But here are the niggling details: Davis Polk is not only the company’s outside corporate counsel, but the firm had a role in Wexner’s personal life. His wife Abigail was a former Davis Polk associate, and Dennis Hersch, the Wexners’ current business adviser, was a partner at the firm.

Do these ties put the firm too close to its subject, raising the specter of a conflict?

The legal answer is clearly no. “There is no conflict,” says New York University School of Law professor Stephen Gillers. “Indeed, Ms. Wexner could herself work on the matter as far as the conflict rules are concerned if L Brands agrees.”
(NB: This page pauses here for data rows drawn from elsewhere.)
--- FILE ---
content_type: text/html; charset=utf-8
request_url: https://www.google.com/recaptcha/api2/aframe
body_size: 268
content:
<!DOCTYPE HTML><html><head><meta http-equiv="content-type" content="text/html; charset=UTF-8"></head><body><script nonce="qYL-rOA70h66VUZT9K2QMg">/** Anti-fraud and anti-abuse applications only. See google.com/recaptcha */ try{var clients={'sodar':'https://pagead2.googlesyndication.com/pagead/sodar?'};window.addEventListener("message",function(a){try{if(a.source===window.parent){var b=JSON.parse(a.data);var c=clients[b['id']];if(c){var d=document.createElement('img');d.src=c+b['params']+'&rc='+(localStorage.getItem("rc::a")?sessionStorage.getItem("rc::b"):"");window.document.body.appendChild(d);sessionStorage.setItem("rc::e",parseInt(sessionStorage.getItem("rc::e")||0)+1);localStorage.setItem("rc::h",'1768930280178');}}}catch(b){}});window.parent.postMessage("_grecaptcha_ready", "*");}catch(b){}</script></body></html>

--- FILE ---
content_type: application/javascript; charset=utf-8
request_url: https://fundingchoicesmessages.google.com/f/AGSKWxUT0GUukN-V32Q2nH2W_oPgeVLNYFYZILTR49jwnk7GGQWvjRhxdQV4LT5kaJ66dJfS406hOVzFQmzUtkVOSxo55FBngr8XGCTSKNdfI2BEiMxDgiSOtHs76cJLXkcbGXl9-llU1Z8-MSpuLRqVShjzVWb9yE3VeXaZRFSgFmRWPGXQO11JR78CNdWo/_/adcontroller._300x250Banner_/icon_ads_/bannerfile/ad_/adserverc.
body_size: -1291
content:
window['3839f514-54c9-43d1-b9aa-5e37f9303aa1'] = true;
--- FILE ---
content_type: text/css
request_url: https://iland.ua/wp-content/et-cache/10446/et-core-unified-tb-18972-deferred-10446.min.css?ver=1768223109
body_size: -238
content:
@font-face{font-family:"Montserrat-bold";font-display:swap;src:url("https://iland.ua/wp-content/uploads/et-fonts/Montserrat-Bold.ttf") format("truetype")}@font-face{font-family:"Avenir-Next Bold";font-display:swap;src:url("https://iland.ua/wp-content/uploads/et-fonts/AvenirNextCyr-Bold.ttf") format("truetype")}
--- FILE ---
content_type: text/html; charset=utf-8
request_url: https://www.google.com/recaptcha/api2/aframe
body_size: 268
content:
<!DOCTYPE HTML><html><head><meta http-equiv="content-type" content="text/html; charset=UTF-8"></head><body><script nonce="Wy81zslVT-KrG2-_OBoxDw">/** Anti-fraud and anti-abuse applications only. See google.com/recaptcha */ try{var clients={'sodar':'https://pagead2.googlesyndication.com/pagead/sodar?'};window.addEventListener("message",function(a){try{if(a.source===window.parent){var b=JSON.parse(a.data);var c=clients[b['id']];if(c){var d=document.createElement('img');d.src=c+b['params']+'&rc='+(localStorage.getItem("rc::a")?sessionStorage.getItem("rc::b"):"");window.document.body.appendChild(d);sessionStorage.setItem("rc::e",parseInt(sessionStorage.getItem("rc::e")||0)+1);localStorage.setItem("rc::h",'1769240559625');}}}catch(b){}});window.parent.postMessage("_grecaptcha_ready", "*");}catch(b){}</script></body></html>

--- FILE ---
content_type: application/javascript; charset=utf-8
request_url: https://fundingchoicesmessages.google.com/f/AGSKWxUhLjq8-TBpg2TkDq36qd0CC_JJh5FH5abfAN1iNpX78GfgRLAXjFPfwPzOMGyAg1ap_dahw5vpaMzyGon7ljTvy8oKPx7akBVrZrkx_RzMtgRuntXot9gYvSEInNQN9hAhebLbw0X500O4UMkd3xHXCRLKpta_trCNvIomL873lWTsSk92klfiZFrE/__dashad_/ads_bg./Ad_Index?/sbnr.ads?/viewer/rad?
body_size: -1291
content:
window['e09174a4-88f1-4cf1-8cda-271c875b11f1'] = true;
Fordham Law School professor Andrew Kent concurs that is the law, as does Berit Berger, the executive director of Advancement of Public Integrity at Columbia Law School.

“Law firms are placed in this kind of situation all the time,” Berger explains. “Given the reputation of the firm, I don’t think it would do a sub-par job.”

Kent adds: “It is quite common, that people and businesses choose lawyers based on social ties and other personal factors, and lawyers can and often do render independent and professional service notwithstanding such ties.”

That might be the norm, but this case hardly seems the norm. Indeed, even if there’s no technical conflict, won’t there be doubts about how hard-hitting the firm will be when it comes to a valuable client, particularly one run by a strong leader whose personal and professional relationship with the notorious Epstein can only be described as strange?